What you will do - Update the records below by changing "viewer" to "camera" and leaving everything else as it is.

** begin Entries supplied **

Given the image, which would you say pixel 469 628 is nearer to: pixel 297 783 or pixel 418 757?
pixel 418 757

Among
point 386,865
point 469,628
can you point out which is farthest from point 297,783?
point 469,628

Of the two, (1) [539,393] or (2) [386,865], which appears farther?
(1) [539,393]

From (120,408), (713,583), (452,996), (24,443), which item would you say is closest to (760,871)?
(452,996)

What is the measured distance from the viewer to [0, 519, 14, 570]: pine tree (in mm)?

** end Entries supplied **

Answer for the task -
Given the image, which would you say pixel 469 628 is nearer to: pixel 297 783 or pixel 418 757?
pixel 418 757

Among
point 386,865
point 469,628
can you point out which is farthest from point 297,783?
point 469,628

Of the two, (1) [539,393] or (2) [386,865], which appears farther?
(1) [539,393]

From (120,408), (713,583), (452,996), (24,443), which item would you say is closest to (760,871)?
(452,996)

What is the measured distance from the camera to [0, 519, 14, 570]: pine tree (in mm)?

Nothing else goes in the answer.